Extrait à lire:
-------

Au début des années 1990, la Ligue Nationale de Basket (LNB) entreprend une véritable transformation du championnat professionnel français, imposant une structuration désormais plus rigoureuse, que ce soit sur le plan financier ou sportif, marquant la fin progressive de l’amateurisme dans les clubs. Cette professionnalisation attire de nouveaux acteurs économiques régionaux qui perçoivent le basket comme un sport en expansion capable de fidéliser un large public.
Si la LNB ne dispose pas encore de sponsor titre comme aujourd’hui, son modèle repose largement sur les ressources mobilisées localement par les clubs. Dans ce contexte l’ASVEL devient l’une des locomotives du basket français. Ce renouveau s’accompagne aussi d’un tournant médiatique : la Pro A bénéficie de retransmissions plus régulières grâce à Canal+, dans un climat où l’intérêt pour le sport à la télévision progresse grâce aux exploits de certains clubs français sur la scène européenne (Limoges en 1993 et l’ASVEL en 1997).

-------

Données de relations spatiales:
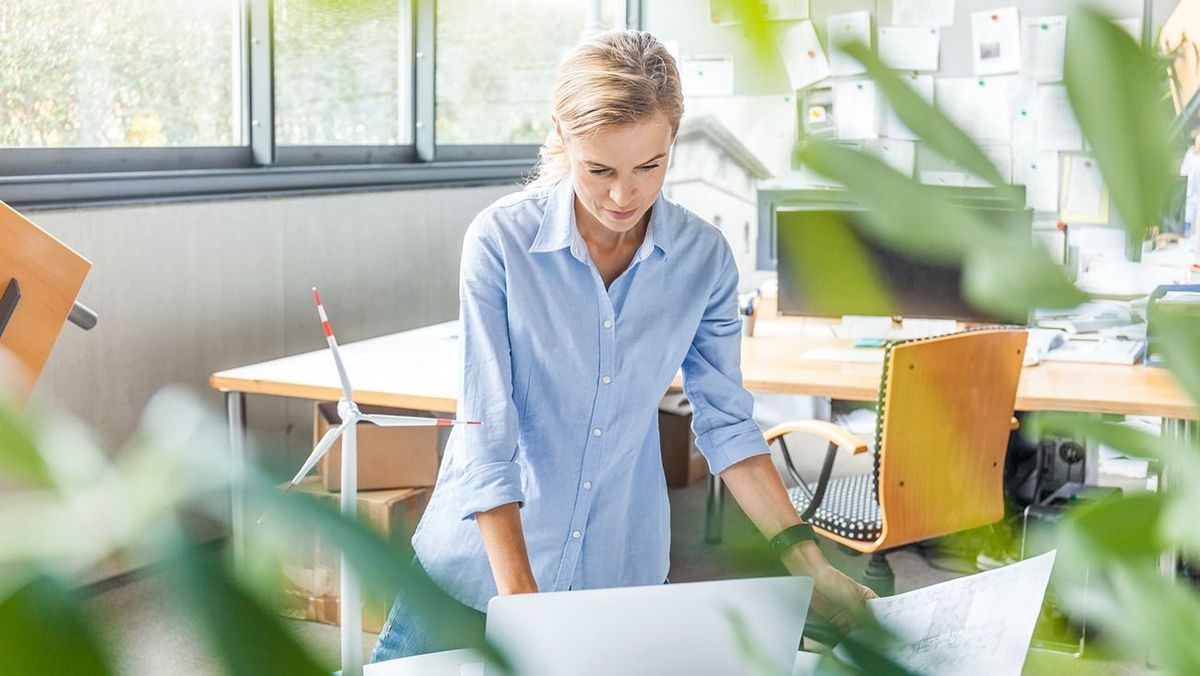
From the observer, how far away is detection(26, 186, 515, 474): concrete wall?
3492 mm

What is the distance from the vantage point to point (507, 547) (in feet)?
4.70

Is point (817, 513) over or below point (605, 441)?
below

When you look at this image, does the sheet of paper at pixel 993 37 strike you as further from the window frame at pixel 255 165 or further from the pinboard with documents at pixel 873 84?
the pinboard with documents at pixel 873 84

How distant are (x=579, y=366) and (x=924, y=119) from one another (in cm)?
141

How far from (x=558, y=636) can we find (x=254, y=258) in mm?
3709

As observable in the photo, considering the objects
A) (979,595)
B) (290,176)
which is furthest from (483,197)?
(979,595)

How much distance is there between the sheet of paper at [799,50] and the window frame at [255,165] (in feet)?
8.28

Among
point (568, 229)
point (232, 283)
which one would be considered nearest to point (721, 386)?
point (568, 229)

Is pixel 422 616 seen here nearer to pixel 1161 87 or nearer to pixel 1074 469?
pixel 1161 87

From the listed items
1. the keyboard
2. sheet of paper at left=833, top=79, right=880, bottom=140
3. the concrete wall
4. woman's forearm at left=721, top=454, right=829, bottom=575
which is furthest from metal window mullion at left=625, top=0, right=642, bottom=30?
sheet of paper at left=833, top=79, right=880, bottom=140

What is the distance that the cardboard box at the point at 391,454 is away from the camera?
127 inches

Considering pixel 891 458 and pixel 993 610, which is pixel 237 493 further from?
pixel 891 458

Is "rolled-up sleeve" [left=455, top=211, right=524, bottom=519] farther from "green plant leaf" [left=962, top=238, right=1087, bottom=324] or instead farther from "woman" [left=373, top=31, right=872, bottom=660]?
"green plant leaf" [left=962, top=238, right=1087, bottom=324]

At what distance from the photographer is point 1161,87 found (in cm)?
19
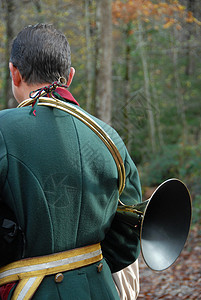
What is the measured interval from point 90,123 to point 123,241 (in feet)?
2.09

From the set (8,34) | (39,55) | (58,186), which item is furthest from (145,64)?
(58,186)

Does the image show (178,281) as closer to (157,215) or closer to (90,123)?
(157,215)

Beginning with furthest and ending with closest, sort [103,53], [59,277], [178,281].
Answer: [103,53] → [178,281] → [59,277]

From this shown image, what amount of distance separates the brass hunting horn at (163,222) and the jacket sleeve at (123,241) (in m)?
0.08

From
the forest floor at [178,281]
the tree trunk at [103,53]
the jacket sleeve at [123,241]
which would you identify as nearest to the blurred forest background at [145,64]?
the tree trunk at [103,53]

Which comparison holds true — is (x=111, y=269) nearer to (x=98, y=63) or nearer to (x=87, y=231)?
(x=87, y=231)

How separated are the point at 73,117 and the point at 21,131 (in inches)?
10.1

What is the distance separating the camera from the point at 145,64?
53.2ft

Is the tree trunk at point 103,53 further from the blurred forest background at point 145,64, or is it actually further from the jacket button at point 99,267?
the jacket button at point 99,267

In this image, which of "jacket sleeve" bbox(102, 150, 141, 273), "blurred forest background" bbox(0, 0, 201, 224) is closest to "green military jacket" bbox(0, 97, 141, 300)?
"jacket sleeve" bbox(102, 150, 141, 273)

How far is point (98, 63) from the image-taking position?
741 cm

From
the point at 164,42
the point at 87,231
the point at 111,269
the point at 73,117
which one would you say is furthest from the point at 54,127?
the point at 164,42

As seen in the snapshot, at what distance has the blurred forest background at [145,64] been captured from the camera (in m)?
10.2

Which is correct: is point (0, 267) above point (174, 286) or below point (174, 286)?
above
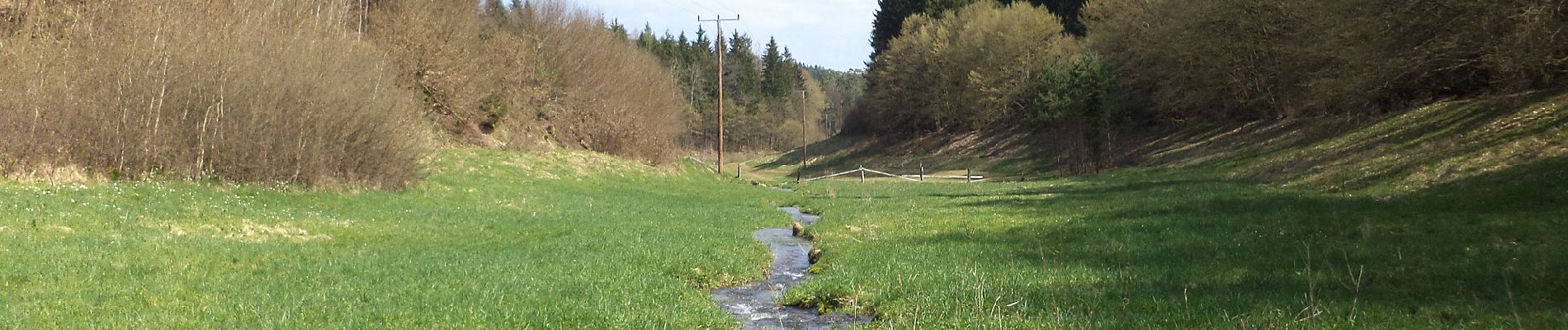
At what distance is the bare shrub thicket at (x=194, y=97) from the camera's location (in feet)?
68.5

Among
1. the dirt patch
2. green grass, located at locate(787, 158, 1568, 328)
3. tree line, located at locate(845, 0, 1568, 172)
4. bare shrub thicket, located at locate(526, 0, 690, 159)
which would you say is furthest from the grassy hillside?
bare shrub thicket, located at locate(526, 0, 690, 159)

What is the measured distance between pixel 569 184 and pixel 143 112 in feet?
58.7

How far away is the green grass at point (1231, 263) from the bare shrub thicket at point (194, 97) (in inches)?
540

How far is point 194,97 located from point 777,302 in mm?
17637

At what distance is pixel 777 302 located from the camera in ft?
44.0

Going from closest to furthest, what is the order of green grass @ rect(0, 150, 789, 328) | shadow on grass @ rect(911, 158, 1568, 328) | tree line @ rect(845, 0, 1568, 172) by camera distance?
shadow on grass @ rect(911, 158, 1568, 328) < green grass @ rect(0, 150, 789, 328) < tree line @ rect(845, 0, 1568, 172)

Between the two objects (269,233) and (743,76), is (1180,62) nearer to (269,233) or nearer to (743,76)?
(269,233)

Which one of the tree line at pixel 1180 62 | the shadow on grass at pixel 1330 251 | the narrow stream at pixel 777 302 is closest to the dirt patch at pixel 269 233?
the narrow stream at pixel 777 302

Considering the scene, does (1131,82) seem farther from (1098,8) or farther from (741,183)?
(741,183)

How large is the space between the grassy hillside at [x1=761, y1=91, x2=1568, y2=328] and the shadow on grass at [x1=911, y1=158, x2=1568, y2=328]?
0.05 metres

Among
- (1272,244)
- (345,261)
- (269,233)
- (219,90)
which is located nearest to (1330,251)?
(1272,244)

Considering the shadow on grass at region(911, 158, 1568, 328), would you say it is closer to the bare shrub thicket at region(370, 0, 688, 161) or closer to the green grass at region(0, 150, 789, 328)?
the green grass at region(0, 150, 789, 328)

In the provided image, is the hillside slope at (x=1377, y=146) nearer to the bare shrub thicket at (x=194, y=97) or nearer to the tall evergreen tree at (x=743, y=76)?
the bare shrub thicket at (x=194, y=97)

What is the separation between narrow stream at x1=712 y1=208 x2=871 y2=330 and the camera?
11.7 meters
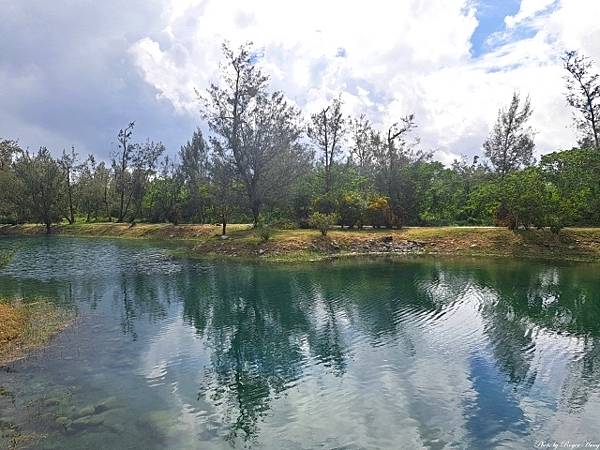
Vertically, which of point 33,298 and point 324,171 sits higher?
point 324,171

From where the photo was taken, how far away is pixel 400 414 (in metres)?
10.6

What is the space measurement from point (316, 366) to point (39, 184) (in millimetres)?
67134

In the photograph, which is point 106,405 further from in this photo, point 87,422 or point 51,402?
point 51,402

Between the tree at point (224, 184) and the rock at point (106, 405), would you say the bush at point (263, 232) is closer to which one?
the tree at point (224, 184)

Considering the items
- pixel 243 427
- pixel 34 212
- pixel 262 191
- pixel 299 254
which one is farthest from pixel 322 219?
pixel 34 212

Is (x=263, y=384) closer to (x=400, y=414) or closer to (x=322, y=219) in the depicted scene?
(x=400, y=414)

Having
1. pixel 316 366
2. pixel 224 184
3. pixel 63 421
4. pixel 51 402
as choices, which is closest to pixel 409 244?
pixel 224 184

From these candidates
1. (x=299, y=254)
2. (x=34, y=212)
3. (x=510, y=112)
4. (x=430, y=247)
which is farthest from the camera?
(x=34, y=212)

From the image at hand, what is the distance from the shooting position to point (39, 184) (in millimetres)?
66875

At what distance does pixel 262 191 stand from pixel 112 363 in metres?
33.6

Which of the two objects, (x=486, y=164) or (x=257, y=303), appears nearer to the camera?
(x=257, y=303)

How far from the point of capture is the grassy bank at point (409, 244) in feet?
119

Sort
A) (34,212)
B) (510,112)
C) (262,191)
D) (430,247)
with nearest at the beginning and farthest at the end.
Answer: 1. (430,247)
2. (262,191)
3. (510,112)
4. (34,212)

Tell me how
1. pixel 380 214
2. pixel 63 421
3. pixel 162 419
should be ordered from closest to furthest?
pixel 63 421 → pixel 162 419 → pixel 380 214
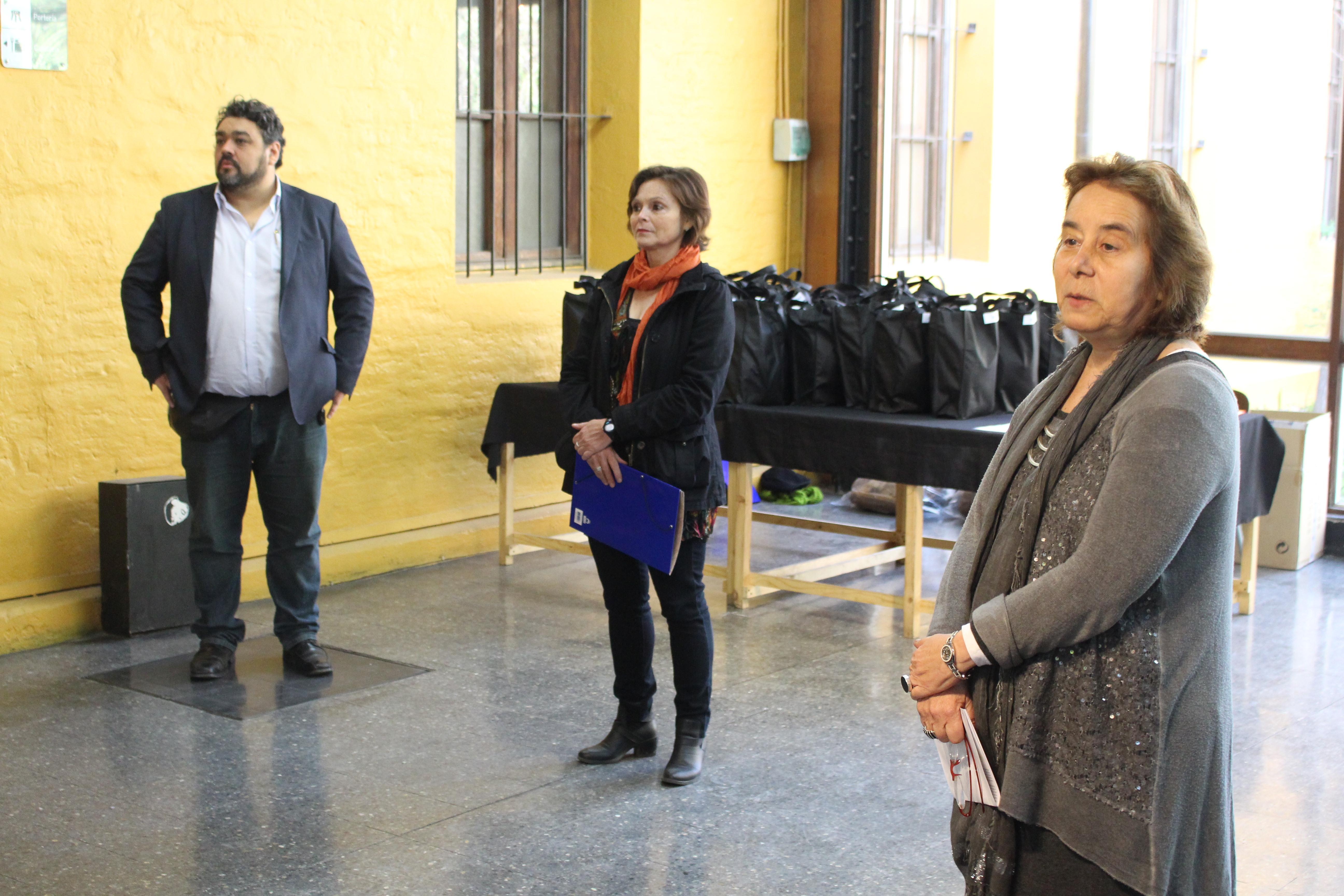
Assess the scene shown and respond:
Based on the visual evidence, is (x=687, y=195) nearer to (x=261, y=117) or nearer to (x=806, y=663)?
(x=261, y=117)

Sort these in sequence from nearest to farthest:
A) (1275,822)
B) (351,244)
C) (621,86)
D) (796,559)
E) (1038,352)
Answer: (1275,822), (351,244), (1038,352), (796,559), (621,86)

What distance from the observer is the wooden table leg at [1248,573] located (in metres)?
5.66

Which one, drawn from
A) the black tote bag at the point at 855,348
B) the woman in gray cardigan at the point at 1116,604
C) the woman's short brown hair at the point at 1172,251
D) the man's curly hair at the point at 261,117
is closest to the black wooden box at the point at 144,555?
the man's curly hair at the point at 261,117

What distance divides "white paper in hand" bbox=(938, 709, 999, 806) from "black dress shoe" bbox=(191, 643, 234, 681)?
334 cm

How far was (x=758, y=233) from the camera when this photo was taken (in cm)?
827

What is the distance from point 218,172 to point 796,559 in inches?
131

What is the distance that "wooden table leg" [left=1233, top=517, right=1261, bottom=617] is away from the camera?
5656 mm

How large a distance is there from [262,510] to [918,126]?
5.37 meters

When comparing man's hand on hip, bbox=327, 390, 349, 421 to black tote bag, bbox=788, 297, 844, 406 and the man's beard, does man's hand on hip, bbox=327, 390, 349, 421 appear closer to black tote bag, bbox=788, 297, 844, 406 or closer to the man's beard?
the man's beard

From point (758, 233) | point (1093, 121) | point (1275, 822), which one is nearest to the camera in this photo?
point (1275, 822)

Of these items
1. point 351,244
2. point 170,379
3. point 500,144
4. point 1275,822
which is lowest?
point 1275,822

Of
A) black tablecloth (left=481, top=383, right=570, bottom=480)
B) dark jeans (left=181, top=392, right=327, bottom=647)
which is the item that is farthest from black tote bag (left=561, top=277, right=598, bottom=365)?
dark jeans (left=181, top=392, right=327, bottom=647)

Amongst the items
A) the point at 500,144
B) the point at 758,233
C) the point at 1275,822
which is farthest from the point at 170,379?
the point at 758,233

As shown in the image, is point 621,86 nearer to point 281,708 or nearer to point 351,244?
point 351,244
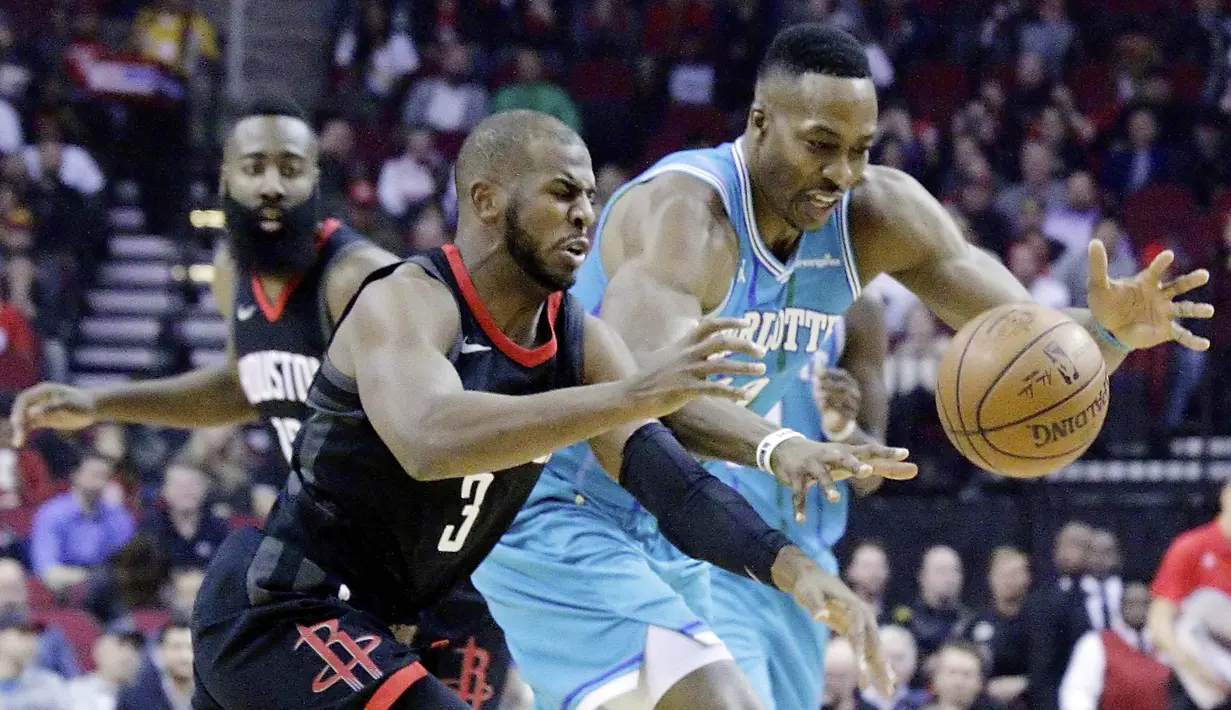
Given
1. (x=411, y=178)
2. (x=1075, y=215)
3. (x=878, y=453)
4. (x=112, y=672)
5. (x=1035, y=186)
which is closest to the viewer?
(x=878, y=453)

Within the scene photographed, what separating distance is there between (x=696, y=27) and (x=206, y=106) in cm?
405

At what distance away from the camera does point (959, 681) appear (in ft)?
26.3

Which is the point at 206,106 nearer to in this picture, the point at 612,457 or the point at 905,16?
the point at 905,16

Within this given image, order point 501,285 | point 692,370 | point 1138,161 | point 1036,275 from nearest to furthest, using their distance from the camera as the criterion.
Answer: point 692,370, point 501,285, point 1036,275, point 1138,161

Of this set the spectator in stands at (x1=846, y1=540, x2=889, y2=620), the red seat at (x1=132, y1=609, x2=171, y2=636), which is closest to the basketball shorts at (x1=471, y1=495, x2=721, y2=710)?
the spectator in stands at (x1=846, y1=540, x2=889, y2=620)

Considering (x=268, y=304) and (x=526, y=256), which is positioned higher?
(x=526, y=256)

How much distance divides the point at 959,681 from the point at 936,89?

-------

Consignes: Condensez sous forme de liste le paragraphe de l'extrait ci-dessus qui commence par « Au début des années 1990 », en conservant ses faits principaux.

Réponse:
- Début des années 1990 : la Ligue Nationale de Basket (LNB) transforme le championnat professionnel français.
- Elle impose une structuration plus rigoureuse, sur les plans financier et sportif.
- L'amateurisme disparaît progressivement des clubs.
- Cette professionnalisation attire de nouveaux acteurs économiques régionaux.
- Ces acteurs voient le basket comme un sport en expansion, capable de fidéliser un large public.